_Input_.
— begin —

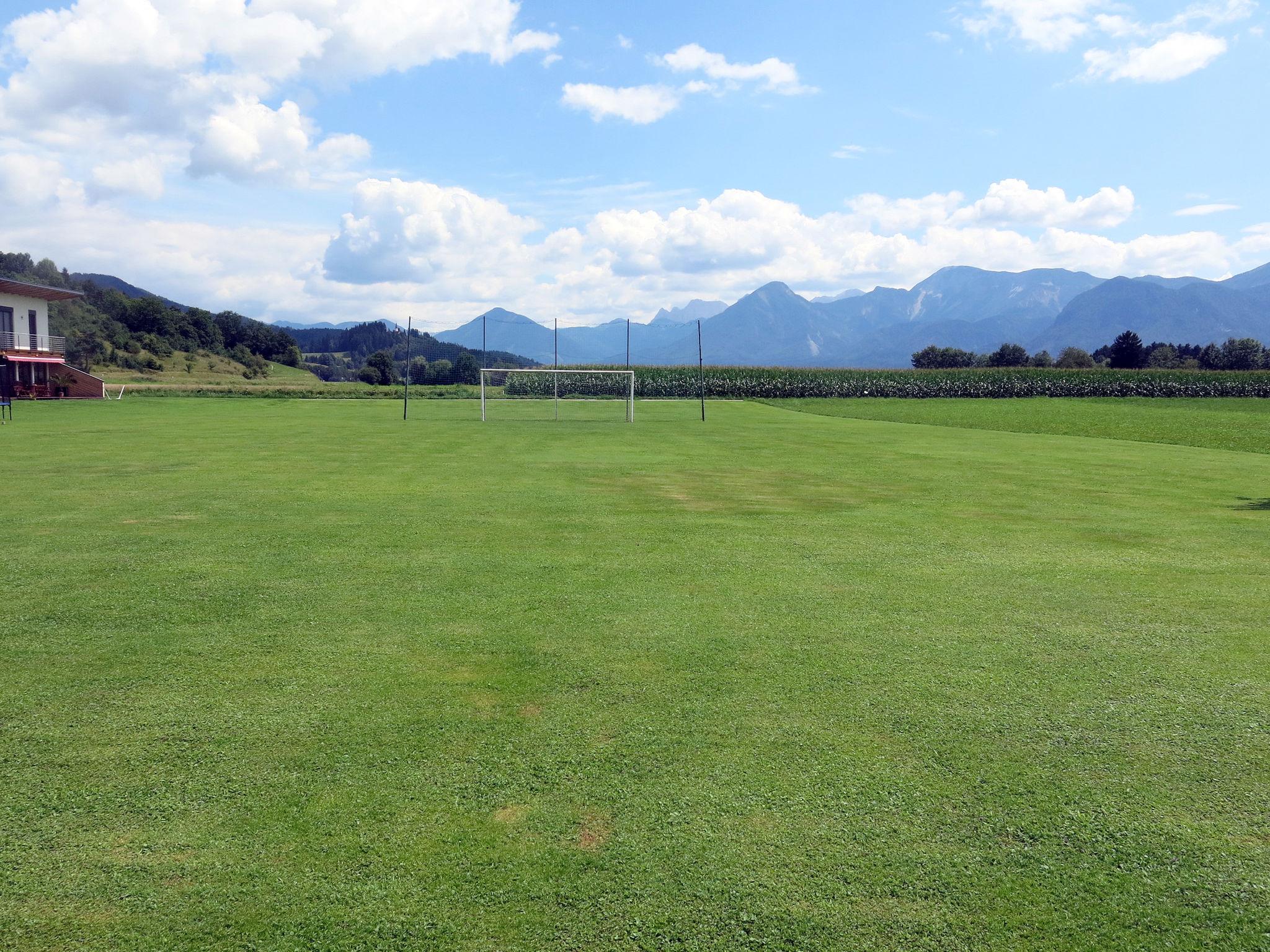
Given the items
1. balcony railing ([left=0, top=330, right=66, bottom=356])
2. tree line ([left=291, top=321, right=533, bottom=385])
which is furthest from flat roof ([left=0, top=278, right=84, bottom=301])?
tree line ([left=291, top=321, right=533, bottom=385])

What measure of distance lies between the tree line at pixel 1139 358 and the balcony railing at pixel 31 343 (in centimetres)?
10434

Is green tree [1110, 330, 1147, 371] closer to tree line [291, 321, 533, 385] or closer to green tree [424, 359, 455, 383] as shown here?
tree line [291, 321, 533, 385]

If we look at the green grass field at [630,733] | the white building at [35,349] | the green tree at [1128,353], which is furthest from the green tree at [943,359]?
the green grass field at [630,733]

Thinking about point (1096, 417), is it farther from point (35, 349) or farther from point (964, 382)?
point (35, 349)

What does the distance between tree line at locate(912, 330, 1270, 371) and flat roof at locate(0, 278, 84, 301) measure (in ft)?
341

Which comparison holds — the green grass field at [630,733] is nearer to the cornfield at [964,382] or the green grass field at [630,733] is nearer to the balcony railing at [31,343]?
the balcony railing at [31,343]

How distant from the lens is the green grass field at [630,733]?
313 cm

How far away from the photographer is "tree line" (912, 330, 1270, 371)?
4508 inches

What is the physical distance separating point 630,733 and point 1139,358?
13151cm

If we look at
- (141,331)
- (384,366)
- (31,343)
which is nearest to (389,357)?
(384,366)

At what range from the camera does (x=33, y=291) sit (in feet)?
159

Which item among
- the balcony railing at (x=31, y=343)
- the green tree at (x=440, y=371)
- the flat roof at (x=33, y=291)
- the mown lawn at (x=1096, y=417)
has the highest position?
the flat roof at (x=33, y=291)

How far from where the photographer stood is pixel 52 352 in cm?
4969

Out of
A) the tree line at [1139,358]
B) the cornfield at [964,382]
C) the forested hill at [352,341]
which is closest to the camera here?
the cornfield at [964,382]
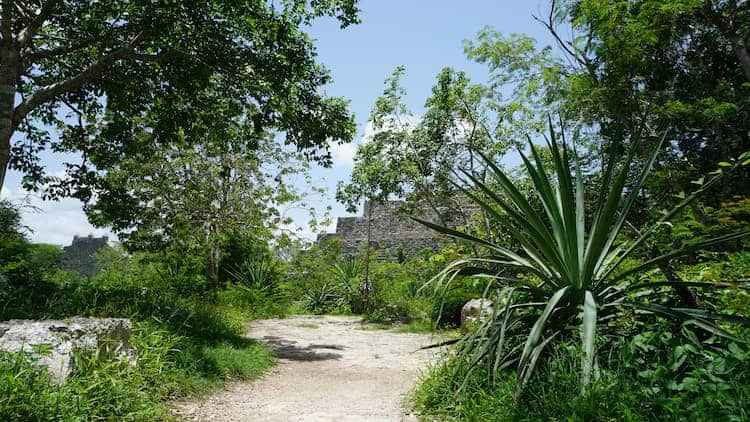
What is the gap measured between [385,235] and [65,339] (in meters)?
17.2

— end —

_What you will do_. Repeat every record precisely. Any picture among them stays out of the copy.

_The result_.
Given the items
1. balcony railing ([left=0, top=330, right=66, bottom=356])
2. tree line ([left=291, top=321, right=533, bottom=385])
which is furthest from flat roof ([left=0, top=278, right=84, bottom=301])?
tree line ([left=291, top=321, right=533, bottom=385])

What measure of distance lies between the tree line at pixel 1139 358 and the balcony railing at pixel 31 343 (in centimetres)?
10434

Is green tree [1110, 330, 1147, 371] closer to tree line [291, 321, 533, 385] or closer to green tree [424, 359, 455, 383] as shown here?
tree line [291, 321, 533, 385]

If we look at the green grass field at [630,733] | the white building at [35,349] | the green tree at [1128,353], which is furthest from the green tree at [943,359]?
the green grass field at [630,733]

Thinking about point (1096, 417), is it farther from point (35, 349) or farther from point (964, 382)?
point (35, 349)

What does the distance between tree line at locate(912, 330, 1270, 371) and flat roof at locate(0, 278, 84, 301) measure (in ft)?
341

Which comparison holds — the green grass field at [630,733] is nearer to the cornfield at [964,382] or the green grass field at [630,733] is nearer to the balcony railing at [31,343]?
the balcony railing at [31,343]

How distant from the lens is the green grass field at [630,733]?
313 cm

How far away from the photographer is "tree line" (912, 330, 1270, 371)?
4508 inches

What is the physical distance separating point 630,733 and point 1139,358?
13151cm

If we look at
- (141,331)
- (384,366)
- (31,343)
which is nearest to (389,357)?
(384,366)

At what range from the camera does (x=33, y=291) sit (in feet)?
159

Which item among
- the balcony railing at (x=31, y=343)
- the green tree at (x=440, y=371)
- the flat roof at (x=33, y=291)
- the mown lawn at (x=1096, y=417)
has the highest position?
the flat roof at (x=33, y=291)

How far from where the photographer stood is pixel 52 352 in cm?
4969

Out of
A) the tree line at [1139,358]
B) the cornfield at [964,382]
C) the forested hill at [352,341]
which is closest to the camera here?
the cornfield at [964,382]
What is the gap measured between [385,235] and [65,339] (in meters)?
17.2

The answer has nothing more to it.